Troubleshooting¶

This page lists common failure modes and the first things to check. Most crawler issues come from scope, browser setup, target-site behavior, or overly aggressive concurrency.

Debug in stages

Separate discovery from scraping while troubleshooting. First confirm the URL list, then scrape one URL, then scale to batches.

Sitemap Discovery Returns No URLs¶

Check whether the site publishes a sitemap:

https://example.com/robots.txt
https://example.com/sitemap.xml

Then try:

remove or loosen include_link_patterns
increase request_timeout
keep sitemap_html_fallback=True
lower concurrency if the site is rejecting bursts
start from the canonical origin, such as https://www.example.com

Some sites put sitemaps on a different host or subdomain. If robots.txt points there, use the main site URL and let UniversalSiteMap follow the sitemap directive.

Try the canonical host

https://example.com, https://www.example.com, and regional subdomains can publish different robots.txt and sitemap files. Start from the public URL users actually visit.

Link Extraction Finds Too Few Links¶

Common causes:

the links are outside the starting URL's host
the links appear only after scrolling or JavaScript interaction
include_link_patterns is too restrictive
the page uses buttons or client-side routes instead of anchor tags
the section requires authentication

Try shallow extraction first on the exact page where you can see the links. If that works, switch to deep extraction with the same filters.

For lazy-loaded pages, enable human behavior simulation:

from onecrawler import CrawlerSettings, HumanBehaviorSettings


settings = CrawlerSettings(
    enable_human_behaviors=True,
    human_behavior_settings=HumanBehaviorSettings(max_scrolls=30),
)

Some links are not real anchors

Pages that navigate with buttons, forms, or client-side router state may not expose normal <a href> links. Those pages may need custom handling outside generic link extraction.
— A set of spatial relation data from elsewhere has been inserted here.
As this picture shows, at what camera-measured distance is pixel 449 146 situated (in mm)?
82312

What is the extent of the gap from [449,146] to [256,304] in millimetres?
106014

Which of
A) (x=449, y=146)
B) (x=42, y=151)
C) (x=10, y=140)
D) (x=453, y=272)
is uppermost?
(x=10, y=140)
Playwright Browser Errors¶

Install browser binaries:

python -m playwright install chromium

In containers:

python -m playwright install --with-deps chromium

If browser launch fails in CI, check sandbox restrictions and system libraries. The default launch args include --no-sandbox, but some environments still need Playwright's dependency installer.

Verify Playwright separately

Before debugging crawler code, run a tiny Playwright script or browser install check in the same environment. That isolates dependency problems from crawler configuration problems.

Scraping Returns `None`¶

None means the page could not be fetched, did not contain extractable content, or the extraction strategy failed.

Try:

open the URL in a browser and confirm it returns content
increase request_timeout
lower concurrency
use browser-backed scraping for JavaScript-rendered pages
inspect whether the target blocks automated requests
retry with scraping_output_format="json" for easier debugging

For batch jobs, persist failed URLs separately so you can retry them without running discovery again.

Check page type

Search pages, login pages, image galleries, and policy pages often return little or no article-like content. Filter them out with include_link_patterns.
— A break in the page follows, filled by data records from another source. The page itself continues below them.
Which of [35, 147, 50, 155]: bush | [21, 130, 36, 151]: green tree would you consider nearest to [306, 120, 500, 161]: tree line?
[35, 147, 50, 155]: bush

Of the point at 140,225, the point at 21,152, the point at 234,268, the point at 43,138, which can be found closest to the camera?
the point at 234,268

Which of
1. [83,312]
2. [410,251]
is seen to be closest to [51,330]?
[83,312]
GenAI Configuration Errors¶

If scraping_strategy="genai", you must provide genai settings and keep scraping_output_format="json".
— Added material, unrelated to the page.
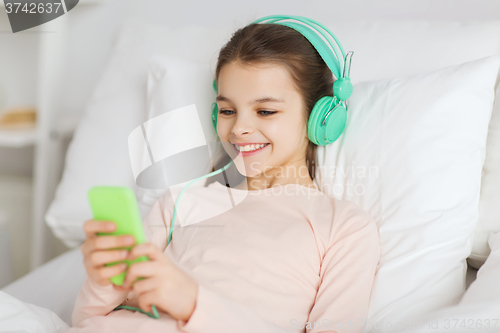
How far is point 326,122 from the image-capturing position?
89cm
settings = CrawlerSettings(
    scraping_strategy="genai",
    scraping_output_format="json",
    genai=GenerativeAISettings(
        provider="openai",
        model_name="gpt-4o-mini",
        api_key="YOUR_API_KEY",
        output_schema=MySchema,
    ),
)

Use low concurrency for GenAI workflows to avoid provider rate limits.

GenAI failures may be provider-side

Rate limits, model availability, schema validation, and network failures can all look similar in batch logs. Capture failed URLs and error messages for retry.

Slow Crawls¶

Slow crawls usually come from browser overhead, target latency, retries, or simulated human behavior.

Improve throughput in this order:

Prefer sitemap discovery over browser crawling.
Narrow include_link_patterns.
Disable human behavior simulation unless needed.
Increase concurrency gradually.
Reduce link_extraction_limit to the batch size you actually need.
Save discovered URLs and scrape them in separate batches.

If failures rise as speed increases, back off. A slightly slower crawl with stable results is better than a fast crawl full of retries and missing pages.

Tune from narrow to broad

Start with one section, a small limit, and low concurrency. Increase scope only after results and error rates look healthy.

Rate Limits And Blocking¶

Symptoms include 403, 429, timeouts, or many empty pages.

Recommended response:

lower concurrency
increase retry_delay
use a clear user agent
respect robots.txt and site terms
crawl narrower sections
schedule jobs during quieter periods

Avoid treating blocking as only a technical problem. Production crawling should be predictable and respectful.

Respect target sites

Proxies, retries, and delays are operational tools, not permission to ignore robots.txt, terms, or rate limits.

GitHub Pages Markdown Does Not Render¶

Make sure the page is inside the published docs/ directory and has YAML front matter:

---
title: My Page
---

For a project site, set GitHub Pages to publish from the main branch and the /docs folder.